Here, we're interested not just in the evolution and variation in human allocare, but also the proximate mechanisms that underlie it. We focus on the ways the neuroendocrine system both responds to and shapes patterns of human allocare. Through summer 2006 research in Jamaica, we investigated the hormonal correlates of fatherhood. This research involved fathers interacting with partners (mates) and their youngest offspring for 20 minutes to assess effects on blood pressure and hormone levels. To facilitate this research, we measured hormone levels from minimally invasive sample collection (salivary testosterone and cortisol, finger prick blood spot prolactin, urinary oxytocin and vasopressin). Results revealed that dads had lower testosterone levels than single men and implicated prolactin and vasopressin but not cortisol or oxytocin in fatherhood.
Dr. Gray taking a sample from a Jamaican father Our next wave of research entails investigating the hormonal correlates of grand mothering in Jamaica. This effort involves Gray, Anthropology Ph.D. his students and continued collaboration with Jamaican colleague Dr.
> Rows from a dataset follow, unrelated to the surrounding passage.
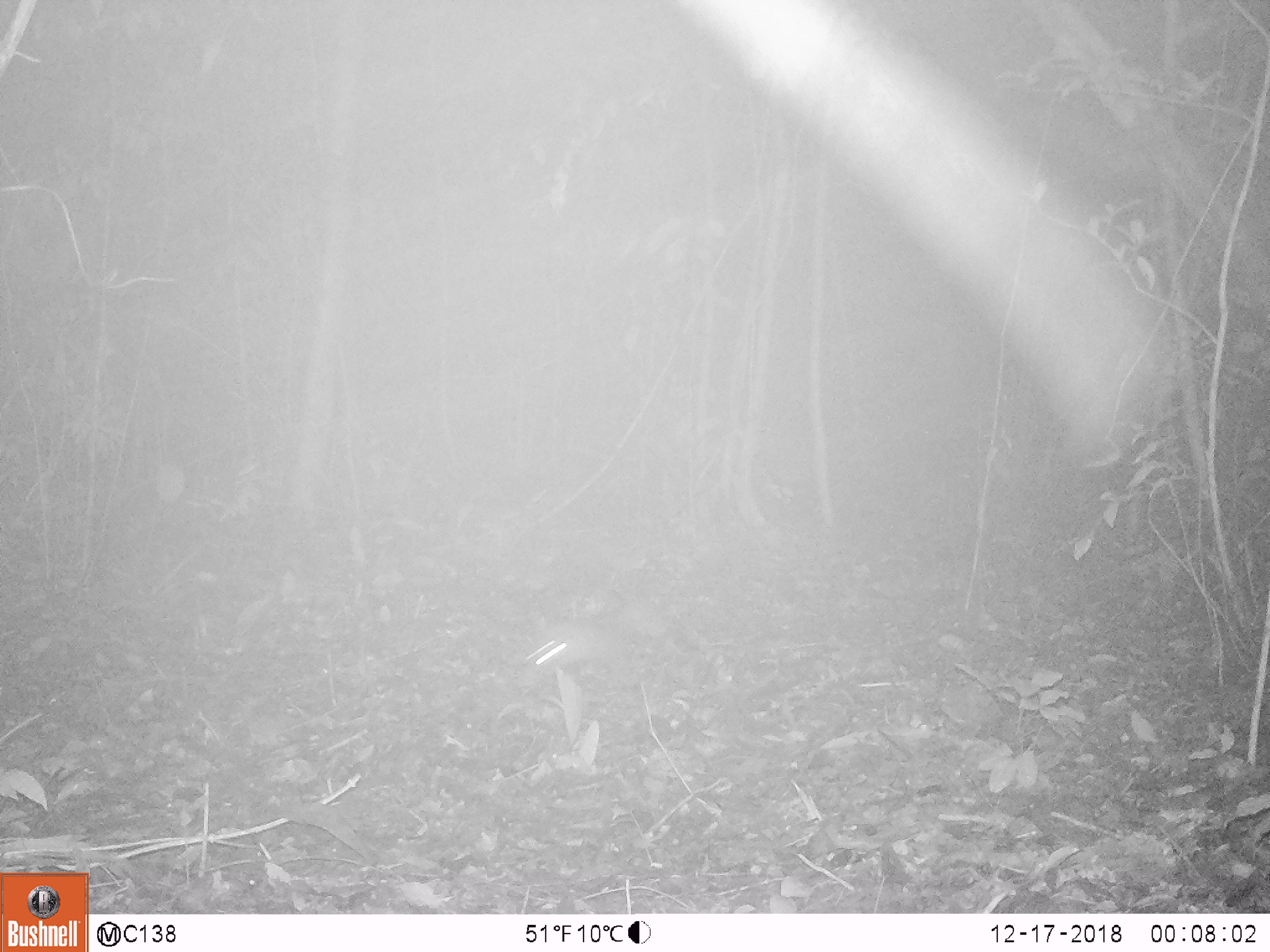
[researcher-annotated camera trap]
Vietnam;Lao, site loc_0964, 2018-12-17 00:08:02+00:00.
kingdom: Animalia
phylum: Chordata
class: Mammalia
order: Rodentia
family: Muridae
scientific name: Muridae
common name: old-world mice and rats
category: unidentified murid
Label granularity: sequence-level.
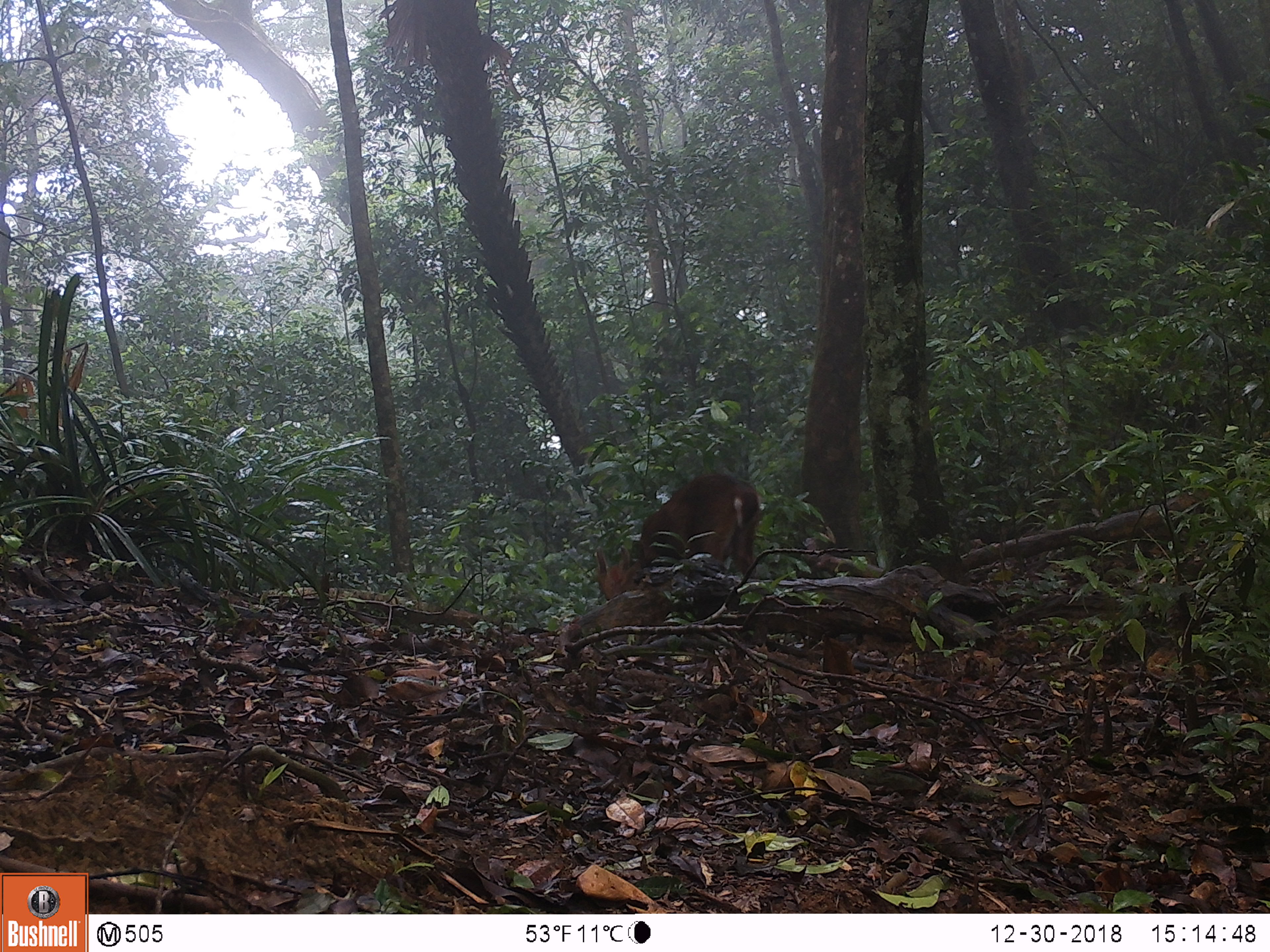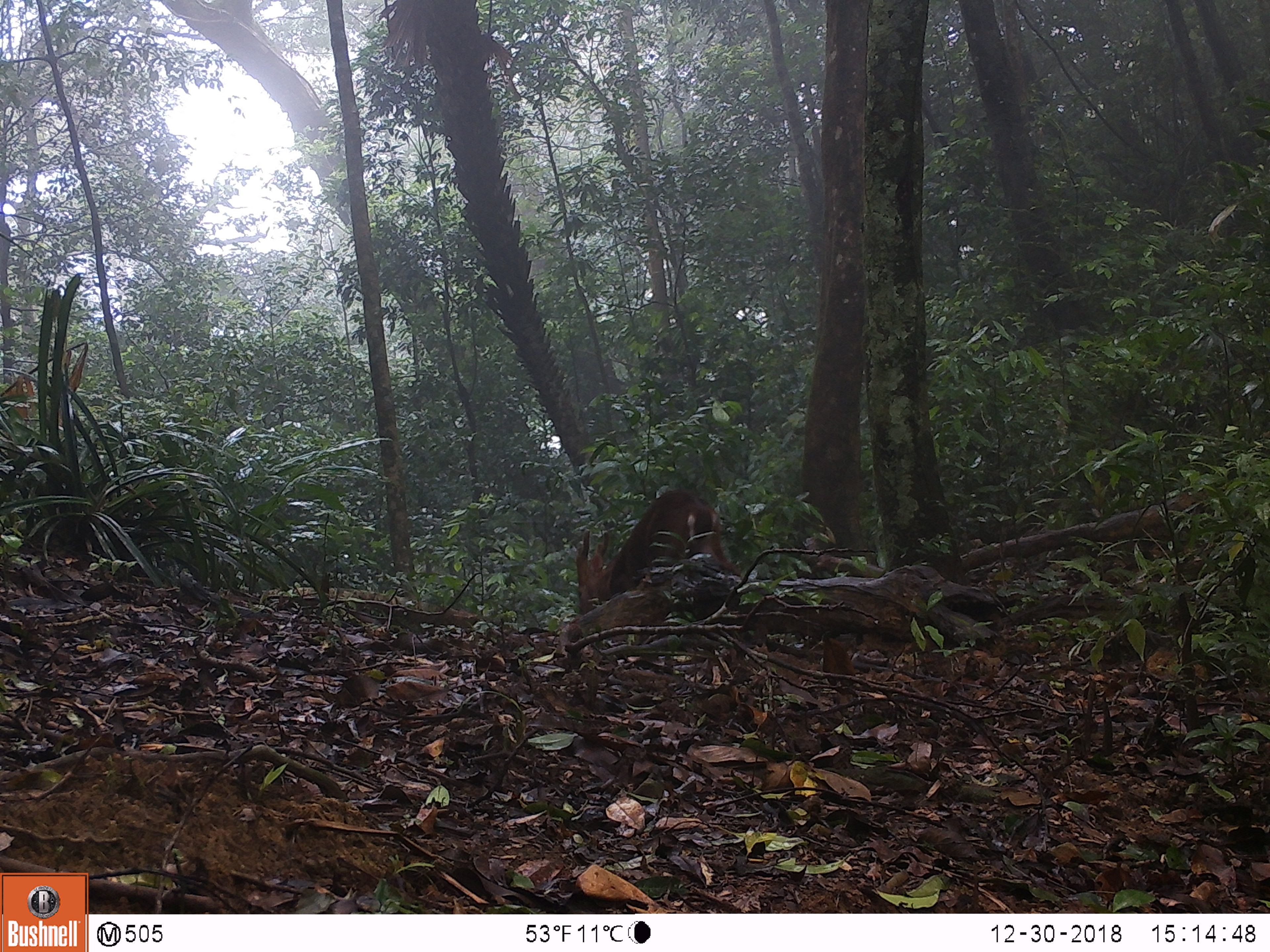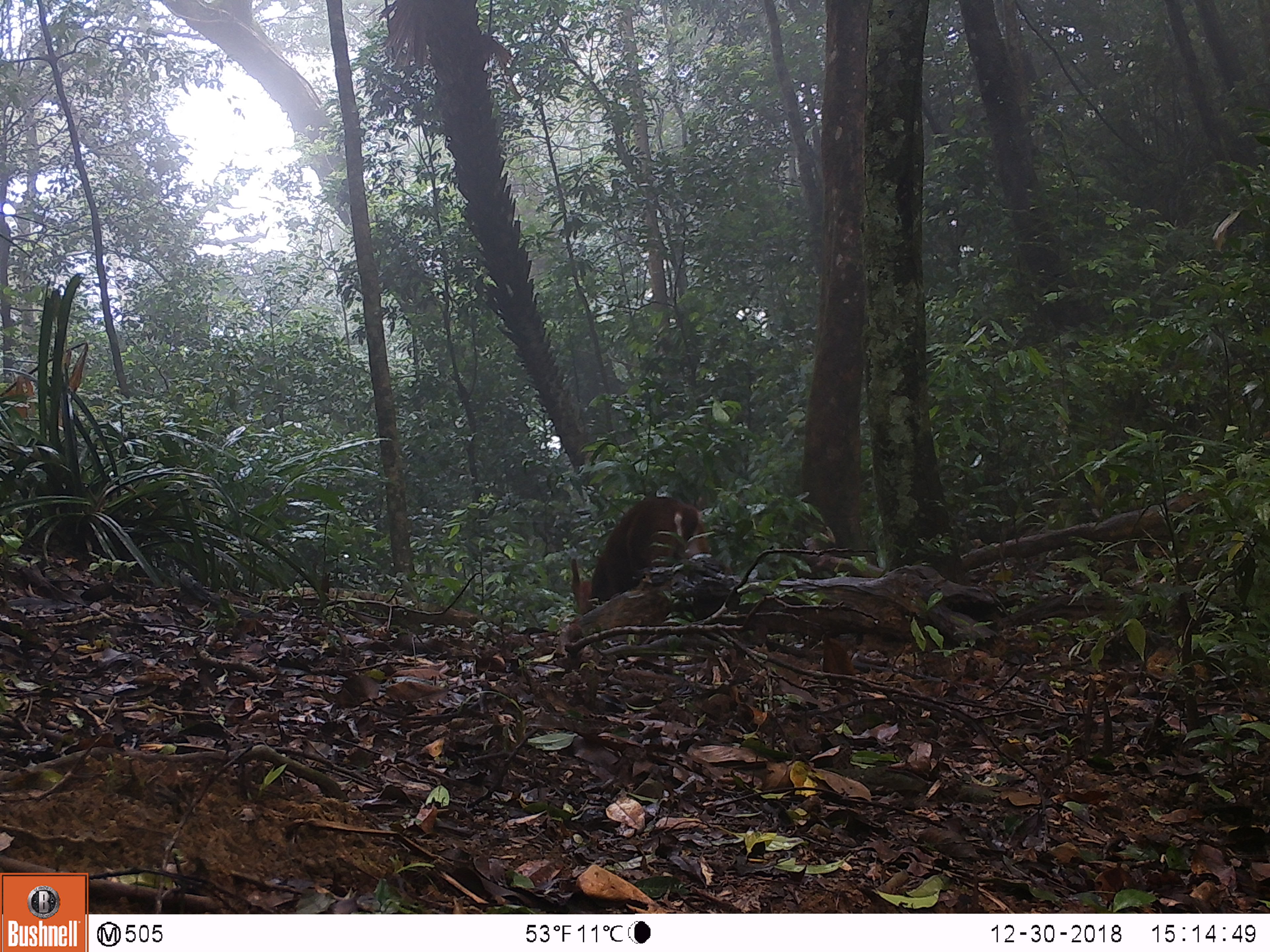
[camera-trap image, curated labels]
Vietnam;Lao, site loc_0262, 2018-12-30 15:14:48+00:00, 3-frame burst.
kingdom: Animalia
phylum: Chordata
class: Mammalia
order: Artiodactyla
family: Cervidae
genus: Muntiacus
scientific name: Muntiacus vuquangensis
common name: large-antlered muntjac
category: large antlered muntjac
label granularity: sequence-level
Maureen Samms-Vaughan. Also planned is research on prolactin responses of female caregivers at UNLV daycare.

Collectively, this focus on the hormones and human allocare enters scientifically uncharted terrain, but with excellent theoretical and empirical guidance from non-human vertebrate research and aided by the use of minimally invasive biological sampling. Results have implications for understanding the biocultural nature of human behavior as well as clinical outcomes, including mental health.